Jina provides a smooth Pythonic experience transitioning from local deployment to advanced orchestration frameworks like Docker-Compose, Kubernetes, or Jina AI Cloud. Jina makes advanced solution engineering and cloud-native technologies accessible to every developer.

  • Build applications for any data type, any mainstream deep learning framework, and any protocol.
  • Design high-performance microservices, with easy scaling, duplex client-server streaming, and async/non-blocking data processing over dynamic flows.
  • Docker container integration via Executor Hub, OpenTelemetry/Prometheus observability, and fast Kubernetes/Docker-Compose deployment.
  • CPU/GPU hosting via Jina AI Cloud.
Wait, how is Jina different from FastAPI? Jina's value proposition may seem quite similar to that of FastAPI. However, there are several fundamental differences:

Data structure and communication protocols

  • FastAPI communication relies on Pydantic and Jina relies on DocArray allowing Jina to support multiple protocols to expose its services.

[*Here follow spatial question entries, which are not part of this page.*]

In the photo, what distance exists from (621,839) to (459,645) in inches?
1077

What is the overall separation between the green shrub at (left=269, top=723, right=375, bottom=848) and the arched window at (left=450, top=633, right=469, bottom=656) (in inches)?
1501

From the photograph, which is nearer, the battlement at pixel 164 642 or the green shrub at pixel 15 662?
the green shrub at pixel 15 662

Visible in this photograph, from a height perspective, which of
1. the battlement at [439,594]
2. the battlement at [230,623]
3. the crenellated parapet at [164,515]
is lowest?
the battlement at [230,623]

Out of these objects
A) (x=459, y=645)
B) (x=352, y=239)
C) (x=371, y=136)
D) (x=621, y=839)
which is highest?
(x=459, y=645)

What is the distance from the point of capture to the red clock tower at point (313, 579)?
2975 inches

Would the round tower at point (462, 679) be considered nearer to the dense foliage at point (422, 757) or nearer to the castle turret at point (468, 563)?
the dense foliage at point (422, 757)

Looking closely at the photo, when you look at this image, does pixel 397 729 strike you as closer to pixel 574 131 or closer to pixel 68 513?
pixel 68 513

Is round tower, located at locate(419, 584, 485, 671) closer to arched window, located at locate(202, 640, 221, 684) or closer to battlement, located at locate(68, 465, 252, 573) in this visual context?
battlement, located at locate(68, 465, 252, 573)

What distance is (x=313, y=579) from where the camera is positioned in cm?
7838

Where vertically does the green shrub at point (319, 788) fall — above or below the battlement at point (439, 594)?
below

Advanced orchestration and scaling capabilities

  • Jina lets you deploy applications formed from multiple microservices that can be containerized and scaled independently.
  • Jina allows you to easily containerize and orchestrate your services, providing concurrency and scalability.

Journey to the cloud

  • Jina provides a smooth transition from local development (using DocArray) to local serving using (Jina's orchestration layer) to having production-ready services by using Kubernetes capacity to orchestrate the lifetime of containers.
  • By using Jina AI Cloud you have access to scalable and serverless deployments of your applications in one command.

Documentation

Install

pip install jina

Find more install options on Apple Silicon/Windows.

Get Started

Basic Concepts

Jina has four fundamental concepts:

  • A Document (from DocArray) is the input/output format in Jina.
  • An Executor is a Python class that transforms and processes Documents.
  • A Deployment serves a single Executor, while a Flow serves Executors chained into a pipeline.

The full glossary is explained here.

Build AI Services

Let's build a fast, reliable and scalable gRPC-based AI service. In Jina we call this an Executor. Our simple Executor will wrap the StableLM LLM from Stability AI. We'll then use a Deployment to serve it.

Note A Deployment serves just one Executor. To combine multiple Executors into a pipeline and serve that, use a Flow.

Let's implement the service's logic:

executor.py
from jina import Executor, requests
from docarray import DocumentArray

from transformers import pipeline


class StableLM(Executor):

    def __init__(self, **kwargs):
        super().__init__(**kwargs)
        self.generator = pipeline('text-generation', model='stablelm-3b')

    @requests
    def generate(self, docs: DocumentArray, **kwargs):
        generated_text = self.generator(docs.texts)
        docs.texts = [gen[0]['generated_text'] for gen in generated_text]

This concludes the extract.